(Selected passage):
··········

The firm provides a SaaS platform for bringing together software development, operations, security and IT functions.
GTLB’s steep growth trajectory, other operating metrics and strong industry growth tailwinds indicate substantial promise for the company ahead, so the IPO is worth consideration for growth-oriented investors.
Company & Technology
San Francisco, California-based GitLab was founded to create a DevOps platform that enables businesses to combine different technical and business teams on a single system for improving their digital innovation efforts.
Management is headed by founder, Chairman and CEO Sytse Sijbrandij, who has been with the firm since inception and was previously a founder at Comcoaster, a software firm.
Below is a brief overview video of GitLab:
(Source)
The company’s primary offerings for users by type include:
Business
Developers
Security
Operations
GitLab has received at least $425 million in equity investment from investors including August Capital, ICONIQ, Khosla Ventures and GV (Google Ventures).
Customer/User Acquisition
The company offers a free tier and two paid subscription tiers, all of which are offered as a self-managed solution.
GTLB also employs a direct sales force and utilizes partnerships with major tech firms who offer the company's platform on their marketplaces. The firm also has relationships with resellers who deal with large enterprise clients, digital transformation specialists like consulting firms and volume resellers.

··········

(Data entries):

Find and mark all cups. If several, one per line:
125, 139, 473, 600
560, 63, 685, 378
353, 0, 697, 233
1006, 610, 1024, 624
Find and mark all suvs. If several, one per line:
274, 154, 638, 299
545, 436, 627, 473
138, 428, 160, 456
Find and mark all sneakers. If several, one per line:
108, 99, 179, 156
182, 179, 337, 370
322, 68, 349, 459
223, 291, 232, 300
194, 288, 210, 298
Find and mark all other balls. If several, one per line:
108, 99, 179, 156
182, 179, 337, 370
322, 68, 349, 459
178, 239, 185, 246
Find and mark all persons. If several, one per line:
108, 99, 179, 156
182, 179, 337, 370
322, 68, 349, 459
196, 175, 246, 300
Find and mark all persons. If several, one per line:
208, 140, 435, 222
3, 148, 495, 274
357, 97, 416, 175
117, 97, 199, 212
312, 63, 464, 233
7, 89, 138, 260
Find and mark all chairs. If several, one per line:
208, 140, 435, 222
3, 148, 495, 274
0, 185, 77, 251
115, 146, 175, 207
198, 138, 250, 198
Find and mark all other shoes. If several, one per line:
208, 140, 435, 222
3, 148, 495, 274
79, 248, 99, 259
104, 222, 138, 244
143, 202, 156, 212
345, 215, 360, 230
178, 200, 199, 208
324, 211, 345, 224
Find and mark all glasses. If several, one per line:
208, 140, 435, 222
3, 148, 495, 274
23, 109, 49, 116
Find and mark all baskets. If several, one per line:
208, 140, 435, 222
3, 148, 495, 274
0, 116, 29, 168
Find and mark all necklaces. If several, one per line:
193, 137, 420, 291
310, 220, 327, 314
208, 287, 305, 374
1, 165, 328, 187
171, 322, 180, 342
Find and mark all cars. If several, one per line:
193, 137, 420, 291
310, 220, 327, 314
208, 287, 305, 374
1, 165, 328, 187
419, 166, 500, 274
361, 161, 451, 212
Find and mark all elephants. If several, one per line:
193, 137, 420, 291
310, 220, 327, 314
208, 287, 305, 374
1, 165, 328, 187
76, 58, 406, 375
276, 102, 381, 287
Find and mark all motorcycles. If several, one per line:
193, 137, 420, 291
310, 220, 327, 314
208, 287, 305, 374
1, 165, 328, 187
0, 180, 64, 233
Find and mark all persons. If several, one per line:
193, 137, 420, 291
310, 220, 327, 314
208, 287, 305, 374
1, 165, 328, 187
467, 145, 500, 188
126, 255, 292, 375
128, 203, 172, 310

··········

(Requests):
[A] Reproduce the GitLab excerpt, everything from "Management is headed" down to "GV (Google Ventures).".
[B] Answer these from the GitLab excerpt:
(i) In which city is GitLab based?
(ii) Who is the company's founder, Chairman and CEO?
(iii) At least how much equity investment has GitLab received?
[C] Extend the GitLab excerpt past its final sentence.

(Responses to the exercise):
[A]
Management is headed by founder, Chairman and CEO Sytse Sijbrandij, who has been with the firm since inception and was previously a founder at Comcoaster, a software firm.
Below is a brief overview video of GitLab:
(Source)
The company’s primary offerings for users by type include:
Business
Developers
Security
Operations
GitLab has received at least $425 million in equity investment from investors including August Capital, ICONIQ, Khosla Ventures and GV (Google Ventures).

[B]
(i) San Francisco, California
(ii) Sytse Sijbrandij
(iii) $425 million

[C]
Sales and Marketing expenses as a percentage of total revenue have dropped as revenues have increased, as the figures below indicate:
Sales and Marketing | Expenses vs. Revenue |
Period | Percentage |
Six Mos. Ended July 31, 2021 | 76.8% |
FYE Jan. 31, 2021 | 101.3% |
FYE Jan. 31, 2020 | 122.2% |
(Source)
The Sales and Marketing efficiency rate, defined as how many dollars of additional new revenue are generated by each dollar of Sales and Marketing spend, was stable at 0.5x in the most recent reporting period, as shown in the table below:
Sales and Marketing | Efficiency Rate |
Period | Multiple |
Six Mos. Ended July 31, 2021 | 0.5 |
FYE Jan. 31, 2021 | 0.5 |
(Source)
The Rule of 40 is a software industry rule of thumb that says that as long as the combined revenue growth rate and EBITDA percentage rate equal or exceed 40%, the firm is on an acceptable growth/EBITDA trajectory.
GTLB’s most recent calculation was 17% as of July 31, 2021, so the firm needs improvement in this regard, per the table below:
Rule of 40 | Calculation |
Recent Rev. Growth % | 69% |
EBITDA % | -52% |
Total | 17% |
(Source)
The firm’s dollar-based net revenue retention rate for the three months ended July 31, 2021 was 152%, a very high result.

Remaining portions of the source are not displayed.